Instructions to follow: Output every line below exactly.

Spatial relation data
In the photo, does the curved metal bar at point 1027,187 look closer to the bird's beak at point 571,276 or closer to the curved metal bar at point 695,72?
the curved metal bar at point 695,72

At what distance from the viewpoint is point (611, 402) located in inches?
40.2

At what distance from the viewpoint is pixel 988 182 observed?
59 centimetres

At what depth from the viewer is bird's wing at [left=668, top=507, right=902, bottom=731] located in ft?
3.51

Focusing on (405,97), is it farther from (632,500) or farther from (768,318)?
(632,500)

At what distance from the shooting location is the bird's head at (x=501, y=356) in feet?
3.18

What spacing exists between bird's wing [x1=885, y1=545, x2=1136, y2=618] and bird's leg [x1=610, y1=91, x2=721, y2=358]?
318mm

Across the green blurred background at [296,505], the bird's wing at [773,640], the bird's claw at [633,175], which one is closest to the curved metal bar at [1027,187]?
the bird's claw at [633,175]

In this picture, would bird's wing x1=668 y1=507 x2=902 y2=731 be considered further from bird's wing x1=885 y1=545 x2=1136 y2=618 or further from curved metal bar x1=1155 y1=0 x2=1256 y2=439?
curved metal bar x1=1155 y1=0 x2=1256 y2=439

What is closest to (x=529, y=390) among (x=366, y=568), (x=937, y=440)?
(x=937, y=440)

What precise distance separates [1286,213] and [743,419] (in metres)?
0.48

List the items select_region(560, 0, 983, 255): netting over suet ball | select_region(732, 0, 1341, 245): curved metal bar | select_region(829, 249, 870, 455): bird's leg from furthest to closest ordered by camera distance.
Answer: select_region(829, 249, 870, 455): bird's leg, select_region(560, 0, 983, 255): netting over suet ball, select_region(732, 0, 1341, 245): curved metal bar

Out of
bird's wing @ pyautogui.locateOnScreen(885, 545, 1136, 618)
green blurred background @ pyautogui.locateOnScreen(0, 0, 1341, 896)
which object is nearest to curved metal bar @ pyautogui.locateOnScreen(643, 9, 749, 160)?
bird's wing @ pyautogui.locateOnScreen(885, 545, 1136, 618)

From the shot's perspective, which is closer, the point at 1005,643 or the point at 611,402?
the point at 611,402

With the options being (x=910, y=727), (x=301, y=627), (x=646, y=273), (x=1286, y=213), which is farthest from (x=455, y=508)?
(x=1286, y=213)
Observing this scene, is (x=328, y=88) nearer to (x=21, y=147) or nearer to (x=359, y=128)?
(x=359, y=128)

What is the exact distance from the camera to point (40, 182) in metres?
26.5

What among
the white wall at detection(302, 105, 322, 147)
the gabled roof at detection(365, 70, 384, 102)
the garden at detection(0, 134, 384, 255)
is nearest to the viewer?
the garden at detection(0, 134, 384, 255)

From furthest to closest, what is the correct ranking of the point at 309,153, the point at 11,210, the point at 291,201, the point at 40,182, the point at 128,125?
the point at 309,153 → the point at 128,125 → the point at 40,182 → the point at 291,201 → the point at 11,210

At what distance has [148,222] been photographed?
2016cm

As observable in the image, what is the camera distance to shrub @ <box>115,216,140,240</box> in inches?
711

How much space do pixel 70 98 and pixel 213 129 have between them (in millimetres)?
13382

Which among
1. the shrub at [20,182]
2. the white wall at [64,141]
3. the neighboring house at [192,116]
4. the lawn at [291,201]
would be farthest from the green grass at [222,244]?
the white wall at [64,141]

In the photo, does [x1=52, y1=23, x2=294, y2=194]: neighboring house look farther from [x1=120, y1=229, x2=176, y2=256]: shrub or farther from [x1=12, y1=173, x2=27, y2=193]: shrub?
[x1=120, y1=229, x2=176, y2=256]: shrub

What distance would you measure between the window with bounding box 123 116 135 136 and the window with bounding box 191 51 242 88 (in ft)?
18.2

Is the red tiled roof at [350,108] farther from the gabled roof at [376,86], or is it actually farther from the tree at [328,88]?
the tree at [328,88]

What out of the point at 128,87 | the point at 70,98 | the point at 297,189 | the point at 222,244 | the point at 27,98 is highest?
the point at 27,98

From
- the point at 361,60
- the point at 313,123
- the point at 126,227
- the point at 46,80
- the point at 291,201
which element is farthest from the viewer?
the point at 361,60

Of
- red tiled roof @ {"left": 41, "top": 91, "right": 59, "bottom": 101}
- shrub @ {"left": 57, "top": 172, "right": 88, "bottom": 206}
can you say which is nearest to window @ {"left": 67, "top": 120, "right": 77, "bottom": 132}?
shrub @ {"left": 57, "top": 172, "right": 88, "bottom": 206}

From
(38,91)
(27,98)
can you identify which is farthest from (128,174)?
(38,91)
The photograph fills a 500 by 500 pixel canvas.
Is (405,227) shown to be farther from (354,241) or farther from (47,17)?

Final result:
In the photo, does the curved metal bar at point 1027,187 look closer to the bird's beak at point 571,276 or closer to the curved metal bar at point 695,72?
the curved metal bar at point 695,72

At what distance from the viewpoint is point (611, 402) located in inches?
40.2

At what distance from the viewpoint is pixel 988 182 observed?
59 centimetres

At what depth from the viewer is bird's wing at [left=668, top=507, right=902, bottom=731] located in ft?
3.51

Focusing on (405,97), is it farther from (632,500) or farther from (768,318)?
(632,500)

At what distance from the shooting location is the bird's head at (x=501, y=356) in feet?
3.18

What spacing exists between bird's wing [x1=885, y1=545, x2=1136, y2=618] and bird's leg [x1=610, y1=91, x2=721, y2=358]?
318mm

Across the green blurred background at [296,505], the bird's wing at [773,640], the bird's claw at [633,175], which one is closest to the curved metal bar at [1027,187]?
the bird's claw at [633,175]

In this picture, would bird's wing x1=668 y1=507 x2=902 y2=731 be considered further from bird's wing x1=885 y1=545 x2=1136 y2=618 or further from curved metal bar x1=1155 y1=0 x2=1256 y2=439?
curved metal bar x1=1155 y1=0 x2=1256 y2=439

What is closest to (x=529, y=390) among (x=366, y=568), (x=937, y=440)?
(x=937, y=440)

What precise distance separates [1286,213] and [743,419] (in metres)?
0.48

List the items select_region(560, 0, 983, 255): netting over suet ball | select_region(732, 0, 1341, 245): curved metal bar | select_region(829, 249, 870, 455): bird's leg from furthest to closest ordered by camera distance.
Answer: select_region(829, 249, 870, 455): bird's leg, select_region(560, 0, 983, 255): netting over suet ball, select_region(732, 0, 1341, 245): curved metal bar

Out of
bird's wing @ pyautogui.locateOnScreen(885, 545, 1136, 618)
green blurred background @ pyautogui.locateOnScreen(0, 0, 1341, 896)
which object is nearest to curved metal bar @ pyautogui.locateOnScreen(643, 9, 749, 160)?
bird's wing @ pyautogui.locateOnScreen(885, 545, 1136, 618)

From the shot's perspective, which is closer, the point at 1005,643 or the point at 611,402?
the point at 611,402

With the options being (x=910, y=727), (x=301, y=627), (x=646, y=273), (x=1286, y=213), which is farthest from (x=455, y=508)?
(x=1286, y=213)
Observing this scene, is (x=328, y=88) nearer to (x=21, y=147) or nearer to (x=359, y=128)?
(x=359, y=128)

What is the exact distance from the camera to point (40, 182) in metres?
26.5

What among
the white wall at detection(302, 105, 322, 147)
the gabled roof at detection(365, 70, 384, 102)
the garden at detection(0, 134, 384, 255)
is nearest to the viewer?
the garden at detection(0, 134, 384, 255)

From furthest to closest, what is the correct ranking of the point at 309,153, the point at 11,210, the point at 291,201, the point at 40,182, the point at 128,125?
the point at 309,153 → the point at 128,125 → the point at 40,182 → the point at 291,201 → the point at 11,210

At what distance has [148,222] been photographed?
2016cm

As observable in the image, what is the camera distance to shrub @ <box>115,216,140,240</box> in inches?
711

How much space do pixel 70 98 and pixel 213 129 have between them (in millimetres)?
13382

Which among
1. the shrub at [20,182]
2. the white wall at [64,141]
3. the neighboring house at [192,116]
4. the lawn at [291,201]
would be farthest from the green grass at [222,244]?
the white wall at [64,141]

In the photo, does [x1=52, y1=23, x2=294, y2=194]: neighboring house look farther from [x1=120, y1=229, x2=176, y2=256]: shrub or farther from [x1=12, y1=173, x2=27, y2=193]: shrub?
[x1=120, y1=229, x2=176, y2=256]: shrub

What distance would you measure between the window with bounding box 123 116 135 136 and the window with bounding box 191 51 242 88 (in ft)?
18.2

Is the red tiled roof at [350,108] farther from the gabled roof at [376,86], or is it actually farther from the tree at [328,88]?
the tree at [328,88]

What out of the point at 128,87 | the point at 70,98 | the point at 297,189 | the point at 222,244 | the point at 27,98 is highest?
the point at 27,98

From
- the point at 361,60
- the point at 313,123
- the point at 126,227
- the point at 46,80
- the point at 291,201
which element is farthest from the viewer?
the point at 361,60

Of
- red tiled roof @ {"left": 41, "top": 91, "right": 59, "bottom": 101}
- shrub @ {"left": 57, "top": 172, "right": 88, "bottom": 206}
can you say which is nearest to window @ {"left": 67, "top": 120, "right": 77, "bottom": 132}?
shrub @ {"left": 57, "top": 172, "right": 88, "bottom": 206}

From
(38,91)
(27,98)
can you identify which is farthest from (128,174)?
(38,91)
The photograph fills a 500 by 500 pixel canvas.
Is (405,227) shown to be farther from (354,241) or farther from (47,17)?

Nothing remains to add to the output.